What is the distribution of \( X \)?
Distribution of \( X \)
The random variable \( X \), representing the time to pass a kidney stone, follows a normal distribution with a mean of \( 14 \) days and a standard deviation of \( 5 \) days. Thus, we can express this as:
\[
X \sim N(14, 5^2)
\]
\(\boxed{X \sim N(14, 5^2)}\)
Find the probability that a randomly selected person with a kidney stone will take longer than \( 15 \) days to pass it.
Calculate the cumulative distribution function (CDF) for \( X \) at \( x = 15 \)

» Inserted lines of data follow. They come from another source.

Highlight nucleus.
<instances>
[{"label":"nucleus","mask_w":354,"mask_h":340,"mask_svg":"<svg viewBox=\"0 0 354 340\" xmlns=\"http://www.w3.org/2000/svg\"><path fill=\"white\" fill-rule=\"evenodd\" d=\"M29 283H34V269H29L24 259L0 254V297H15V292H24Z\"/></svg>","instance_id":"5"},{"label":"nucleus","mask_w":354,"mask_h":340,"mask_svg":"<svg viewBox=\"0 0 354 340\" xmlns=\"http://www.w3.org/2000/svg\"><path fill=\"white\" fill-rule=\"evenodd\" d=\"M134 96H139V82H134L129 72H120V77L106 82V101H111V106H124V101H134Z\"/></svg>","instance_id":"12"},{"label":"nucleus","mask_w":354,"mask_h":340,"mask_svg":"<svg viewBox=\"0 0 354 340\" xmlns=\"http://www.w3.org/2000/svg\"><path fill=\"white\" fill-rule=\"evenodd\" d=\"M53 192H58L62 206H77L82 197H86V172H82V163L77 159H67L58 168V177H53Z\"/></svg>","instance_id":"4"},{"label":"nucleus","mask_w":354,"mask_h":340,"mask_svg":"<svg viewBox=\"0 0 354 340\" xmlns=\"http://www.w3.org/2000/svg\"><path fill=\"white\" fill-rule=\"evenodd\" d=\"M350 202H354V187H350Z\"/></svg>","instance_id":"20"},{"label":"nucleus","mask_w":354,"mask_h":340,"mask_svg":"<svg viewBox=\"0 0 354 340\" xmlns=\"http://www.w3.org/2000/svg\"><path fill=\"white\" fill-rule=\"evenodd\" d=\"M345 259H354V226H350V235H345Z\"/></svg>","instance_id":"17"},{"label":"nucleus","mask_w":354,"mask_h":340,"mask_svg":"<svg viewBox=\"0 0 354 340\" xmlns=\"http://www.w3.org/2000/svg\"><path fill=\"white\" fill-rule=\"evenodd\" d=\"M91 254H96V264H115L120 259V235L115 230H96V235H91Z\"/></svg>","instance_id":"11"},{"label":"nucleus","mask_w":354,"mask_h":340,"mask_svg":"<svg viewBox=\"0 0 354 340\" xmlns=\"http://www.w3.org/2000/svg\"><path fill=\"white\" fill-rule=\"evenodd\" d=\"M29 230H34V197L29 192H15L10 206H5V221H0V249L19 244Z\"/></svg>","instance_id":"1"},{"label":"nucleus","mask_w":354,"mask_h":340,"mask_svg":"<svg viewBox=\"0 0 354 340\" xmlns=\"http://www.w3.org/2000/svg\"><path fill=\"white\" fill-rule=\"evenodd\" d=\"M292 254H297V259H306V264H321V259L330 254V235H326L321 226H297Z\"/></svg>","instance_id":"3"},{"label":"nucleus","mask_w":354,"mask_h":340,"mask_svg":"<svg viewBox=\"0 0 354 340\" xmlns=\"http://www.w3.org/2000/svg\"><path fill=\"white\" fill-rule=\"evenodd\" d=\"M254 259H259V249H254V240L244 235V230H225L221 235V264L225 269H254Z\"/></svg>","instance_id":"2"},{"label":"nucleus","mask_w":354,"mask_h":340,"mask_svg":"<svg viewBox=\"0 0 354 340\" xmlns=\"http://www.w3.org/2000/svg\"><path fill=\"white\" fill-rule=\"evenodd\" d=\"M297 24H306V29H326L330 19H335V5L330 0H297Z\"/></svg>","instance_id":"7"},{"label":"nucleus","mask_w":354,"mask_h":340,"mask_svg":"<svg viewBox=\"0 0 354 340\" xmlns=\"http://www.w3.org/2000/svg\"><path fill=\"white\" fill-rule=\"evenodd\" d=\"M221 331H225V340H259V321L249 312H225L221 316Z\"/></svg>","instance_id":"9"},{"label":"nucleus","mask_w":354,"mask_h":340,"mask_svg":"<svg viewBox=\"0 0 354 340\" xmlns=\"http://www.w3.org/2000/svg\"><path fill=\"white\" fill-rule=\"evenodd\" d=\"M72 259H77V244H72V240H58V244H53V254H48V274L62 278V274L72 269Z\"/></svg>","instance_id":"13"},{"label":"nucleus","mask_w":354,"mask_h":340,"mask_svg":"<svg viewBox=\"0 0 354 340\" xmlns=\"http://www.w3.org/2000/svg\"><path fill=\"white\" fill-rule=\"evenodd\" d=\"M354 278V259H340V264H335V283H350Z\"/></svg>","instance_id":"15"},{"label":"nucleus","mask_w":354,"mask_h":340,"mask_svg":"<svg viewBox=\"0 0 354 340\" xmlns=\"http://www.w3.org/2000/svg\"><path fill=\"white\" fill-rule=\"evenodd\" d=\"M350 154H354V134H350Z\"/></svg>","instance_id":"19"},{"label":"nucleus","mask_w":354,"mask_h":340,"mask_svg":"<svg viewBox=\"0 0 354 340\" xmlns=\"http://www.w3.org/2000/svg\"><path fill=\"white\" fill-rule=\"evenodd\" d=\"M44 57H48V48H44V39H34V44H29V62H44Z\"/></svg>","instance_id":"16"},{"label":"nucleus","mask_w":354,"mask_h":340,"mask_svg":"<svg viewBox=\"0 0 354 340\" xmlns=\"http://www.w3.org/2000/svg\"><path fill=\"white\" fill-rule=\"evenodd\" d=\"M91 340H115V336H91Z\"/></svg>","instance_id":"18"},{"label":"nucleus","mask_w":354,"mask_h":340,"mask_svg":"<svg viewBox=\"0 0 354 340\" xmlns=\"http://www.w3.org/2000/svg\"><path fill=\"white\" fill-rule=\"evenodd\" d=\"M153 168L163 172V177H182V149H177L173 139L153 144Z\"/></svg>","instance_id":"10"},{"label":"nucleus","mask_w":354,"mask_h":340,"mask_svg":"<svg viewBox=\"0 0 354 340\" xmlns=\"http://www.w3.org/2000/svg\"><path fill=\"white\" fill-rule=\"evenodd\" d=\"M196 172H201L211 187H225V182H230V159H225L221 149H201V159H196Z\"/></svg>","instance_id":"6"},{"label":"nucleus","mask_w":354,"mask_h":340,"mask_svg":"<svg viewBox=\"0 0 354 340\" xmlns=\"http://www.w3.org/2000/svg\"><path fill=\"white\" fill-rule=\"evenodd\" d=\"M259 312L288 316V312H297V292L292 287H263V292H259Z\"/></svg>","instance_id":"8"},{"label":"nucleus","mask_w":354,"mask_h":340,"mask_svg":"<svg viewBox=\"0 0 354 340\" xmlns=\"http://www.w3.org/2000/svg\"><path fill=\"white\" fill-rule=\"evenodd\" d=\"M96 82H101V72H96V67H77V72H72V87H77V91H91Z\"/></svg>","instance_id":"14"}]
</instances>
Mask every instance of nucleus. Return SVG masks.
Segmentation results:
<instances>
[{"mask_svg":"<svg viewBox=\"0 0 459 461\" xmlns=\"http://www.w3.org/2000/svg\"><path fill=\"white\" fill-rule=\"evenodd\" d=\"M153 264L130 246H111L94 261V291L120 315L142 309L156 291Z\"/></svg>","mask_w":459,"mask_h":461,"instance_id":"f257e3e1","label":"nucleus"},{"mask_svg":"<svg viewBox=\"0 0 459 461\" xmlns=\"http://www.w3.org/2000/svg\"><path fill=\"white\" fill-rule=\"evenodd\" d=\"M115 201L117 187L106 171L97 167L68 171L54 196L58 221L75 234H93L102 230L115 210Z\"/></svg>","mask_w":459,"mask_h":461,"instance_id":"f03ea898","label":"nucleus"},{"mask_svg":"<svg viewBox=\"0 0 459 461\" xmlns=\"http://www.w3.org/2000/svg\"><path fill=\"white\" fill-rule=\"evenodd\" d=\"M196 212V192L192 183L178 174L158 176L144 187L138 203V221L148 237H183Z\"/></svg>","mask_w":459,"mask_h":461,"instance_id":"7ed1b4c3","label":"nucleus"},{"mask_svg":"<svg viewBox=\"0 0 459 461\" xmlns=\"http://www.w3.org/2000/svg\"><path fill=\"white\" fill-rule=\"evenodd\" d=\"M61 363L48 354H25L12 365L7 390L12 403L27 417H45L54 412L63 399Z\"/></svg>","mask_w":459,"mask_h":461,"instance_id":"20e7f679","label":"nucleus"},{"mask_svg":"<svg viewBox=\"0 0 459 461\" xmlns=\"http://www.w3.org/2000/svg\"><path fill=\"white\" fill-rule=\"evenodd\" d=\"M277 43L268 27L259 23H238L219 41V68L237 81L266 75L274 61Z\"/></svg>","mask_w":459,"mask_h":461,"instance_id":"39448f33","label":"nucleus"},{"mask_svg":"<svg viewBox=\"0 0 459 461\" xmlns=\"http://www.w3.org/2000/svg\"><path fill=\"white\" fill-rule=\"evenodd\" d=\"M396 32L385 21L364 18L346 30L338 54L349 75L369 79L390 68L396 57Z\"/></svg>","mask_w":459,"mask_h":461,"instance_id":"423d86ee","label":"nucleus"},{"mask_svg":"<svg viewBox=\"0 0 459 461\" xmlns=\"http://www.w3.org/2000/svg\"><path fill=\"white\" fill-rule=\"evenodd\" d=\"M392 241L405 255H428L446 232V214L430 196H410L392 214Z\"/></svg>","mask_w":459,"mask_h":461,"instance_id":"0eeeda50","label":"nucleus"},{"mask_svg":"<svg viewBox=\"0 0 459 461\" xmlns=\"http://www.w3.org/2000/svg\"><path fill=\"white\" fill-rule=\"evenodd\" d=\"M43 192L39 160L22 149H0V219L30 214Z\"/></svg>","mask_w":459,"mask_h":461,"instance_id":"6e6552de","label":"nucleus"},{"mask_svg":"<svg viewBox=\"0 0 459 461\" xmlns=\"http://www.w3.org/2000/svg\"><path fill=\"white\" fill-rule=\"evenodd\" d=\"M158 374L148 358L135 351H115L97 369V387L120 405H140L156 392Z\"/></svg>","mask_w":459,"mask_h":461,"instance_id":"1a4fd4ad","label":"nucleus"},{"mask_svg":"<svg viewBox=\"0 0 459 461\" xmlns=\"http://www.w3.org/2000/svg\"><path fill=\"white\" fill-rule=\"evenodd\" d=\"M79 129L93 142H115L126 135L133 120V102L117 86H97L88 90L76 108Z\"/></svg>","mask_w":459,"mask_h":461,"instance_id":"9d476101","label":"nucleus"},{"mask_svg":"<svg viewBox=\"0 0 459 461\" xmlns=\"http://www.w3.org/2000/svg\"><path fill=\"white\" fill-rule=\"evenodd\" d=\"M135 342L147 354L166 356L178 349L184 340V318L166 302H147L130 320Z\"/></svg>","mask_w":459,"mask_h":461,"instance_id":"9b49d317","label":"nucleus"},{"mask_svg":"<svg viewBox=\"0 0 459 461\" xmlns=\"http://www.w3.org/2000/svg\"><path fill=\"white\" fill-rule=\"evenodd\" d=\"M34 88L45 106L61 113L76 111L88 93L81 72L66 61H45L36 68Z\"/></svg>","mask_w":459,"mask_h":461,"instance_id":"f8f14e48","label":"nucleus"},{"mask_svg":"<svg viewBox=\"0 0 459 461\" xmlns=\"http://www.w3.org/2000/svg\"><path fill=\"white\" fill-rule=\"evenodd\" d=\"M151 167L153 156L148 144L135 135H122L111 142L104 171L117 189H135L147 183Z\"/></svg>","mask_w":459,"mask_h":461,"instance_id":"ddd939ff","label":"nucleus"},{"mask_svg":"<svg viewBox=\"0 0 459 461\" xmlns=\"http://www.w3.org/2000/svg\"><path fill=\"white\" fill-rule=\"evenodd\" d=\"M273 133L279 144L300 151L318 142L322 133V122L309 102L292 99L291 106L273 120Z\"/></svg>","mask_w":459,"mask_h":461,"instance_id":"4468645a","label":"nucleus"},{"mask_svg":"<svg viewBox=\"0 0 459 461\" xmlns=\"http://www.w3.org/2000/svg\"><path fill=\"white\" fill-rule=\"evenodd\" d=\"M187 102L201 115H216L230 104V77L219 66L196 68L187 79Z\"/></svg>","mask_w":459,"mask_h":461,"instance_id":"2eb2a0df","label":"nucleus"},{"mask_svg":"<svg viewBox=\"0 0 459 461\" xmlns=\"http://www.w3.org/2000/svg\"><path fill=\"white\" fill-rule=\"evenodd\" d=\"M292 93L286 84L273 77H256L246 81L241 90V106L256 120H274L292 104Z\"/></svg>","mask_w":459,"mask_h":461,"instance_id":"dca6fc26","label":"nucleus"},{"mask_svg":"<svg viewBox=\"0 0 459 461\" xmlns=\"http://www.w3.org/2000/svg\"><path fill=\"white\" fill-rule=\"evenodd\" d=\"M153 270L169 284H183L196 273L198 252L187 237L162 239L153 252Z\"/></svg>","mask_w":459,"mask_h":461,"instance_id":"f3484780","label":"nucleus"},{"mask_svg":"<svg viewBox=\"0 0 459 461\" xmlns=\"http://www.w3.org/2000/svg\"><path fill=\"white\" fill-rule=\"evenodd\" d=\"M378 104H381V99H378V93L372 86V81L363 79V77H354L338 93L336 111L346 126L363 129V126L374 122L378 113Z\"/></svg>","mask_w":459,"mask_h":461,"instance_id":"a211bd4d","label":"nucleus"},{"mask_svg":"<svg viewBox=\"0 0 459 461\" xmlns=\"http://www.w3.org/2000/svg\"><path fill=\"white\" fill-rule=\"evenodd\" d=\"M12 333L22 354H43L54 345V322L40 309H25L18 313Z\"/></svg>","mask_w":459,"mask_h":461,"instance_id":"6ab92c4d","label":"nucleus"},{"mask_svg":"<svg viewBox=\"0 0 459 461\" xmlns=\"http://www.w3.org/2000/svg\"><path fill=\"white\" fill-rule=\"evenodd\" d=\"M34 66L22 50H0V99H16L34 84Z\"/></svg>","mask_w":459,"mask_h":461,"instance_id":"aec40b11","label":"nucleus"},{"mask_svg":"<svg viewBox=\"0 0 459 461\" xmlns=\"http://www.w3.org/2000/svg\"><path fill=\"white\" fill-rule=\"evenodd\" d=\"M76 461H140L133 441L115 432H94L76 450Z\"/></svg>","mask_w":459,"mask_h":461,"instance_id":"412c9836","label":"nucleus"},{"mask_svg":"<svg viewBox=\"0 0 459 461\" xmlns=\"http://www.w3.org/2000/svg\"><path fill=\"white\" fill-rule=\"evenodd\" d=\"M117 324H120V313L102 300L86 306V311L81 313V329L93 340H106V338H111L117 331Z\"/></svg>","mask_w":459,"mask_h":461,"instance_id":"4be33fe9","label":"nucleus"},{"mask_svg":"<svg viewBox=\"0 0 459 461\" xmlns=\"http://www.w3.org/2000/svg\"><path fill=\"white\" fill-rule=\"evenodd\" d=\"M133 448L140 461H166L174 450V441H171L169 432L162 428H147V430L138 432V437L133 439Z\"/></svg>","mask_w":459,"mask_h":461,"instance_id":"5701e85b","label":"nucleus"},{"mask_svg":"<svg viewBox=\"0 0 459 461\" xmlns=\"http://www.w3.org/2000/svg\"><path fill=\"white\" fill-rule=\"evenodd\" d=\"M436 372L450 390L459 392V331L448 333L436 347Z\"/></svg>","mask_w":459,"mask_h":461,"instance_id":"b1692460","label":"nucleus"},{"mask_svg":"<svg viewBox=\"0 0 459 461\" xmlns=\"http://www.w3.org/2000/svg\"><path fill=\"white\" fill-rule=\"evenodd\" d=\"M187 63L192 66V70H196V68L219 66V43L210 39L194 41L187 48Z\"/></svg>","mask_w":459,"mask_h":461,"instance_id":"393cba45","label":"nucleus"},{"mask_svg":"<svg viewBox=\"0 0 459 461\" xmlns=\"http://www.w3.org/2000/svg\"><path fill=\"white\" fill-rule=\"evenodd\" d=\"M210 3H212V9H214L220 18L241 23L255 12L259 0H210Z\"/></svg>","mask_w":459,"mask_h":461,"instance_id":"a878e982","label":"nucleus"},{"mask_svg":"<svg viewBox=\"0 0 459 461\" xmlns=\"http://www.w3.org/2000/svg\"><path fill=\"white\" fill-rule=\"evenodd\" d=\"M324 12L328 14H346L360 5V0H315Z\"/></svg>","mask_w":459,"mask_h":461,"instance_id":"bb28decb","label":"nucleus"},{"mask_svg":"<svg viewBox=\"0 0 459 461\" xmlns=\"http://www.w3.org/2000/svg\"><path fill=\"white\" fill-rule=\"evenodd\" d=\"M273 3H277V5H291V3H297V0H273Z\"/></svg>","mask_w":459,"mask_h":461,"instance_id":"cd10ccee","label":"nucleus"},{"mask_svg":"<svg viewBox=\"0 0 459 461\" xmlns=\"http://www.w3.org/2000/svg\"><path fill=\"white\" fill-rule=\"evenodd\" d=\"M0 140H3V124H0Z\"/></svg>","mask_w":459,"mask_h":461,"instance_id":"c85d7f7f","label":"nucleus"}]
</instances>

The probability that a randomly selected person will take longer than \( 15 \) days is given by:
\[
P(X > 15) = 1 - P(X \leq 15) = 1 - CDF(15)
\]
Calculating this gives:
\[
P(X > 15) \approx 0.4207
\]
\(\boxed{P(X > 15) \approx 0.4207}\)
Find the minimum number for the upper quarter of the time to pass a kidney stone.
Determine the 75th percentile (upper quarter) of the distribution
The minimum time for the upper quarter can be found using the inverse cumulative distribution function (inverse CDF) at \( p = 0.75 \):
\[
X_{0.75} \approx 17.3724 \text{ days}
\]
\(\boxed{X_{0.75} \approx 17.3724 \text{ days}}\)
The distribution of \( X \) is \( X \sim N(14, 5^2) \).
The probability that it will take longer than \( 15 \) days is approximately \( 0.4207 \).
The minimum number for the upper quarter of the time is approximately \( 17.3724 \) days.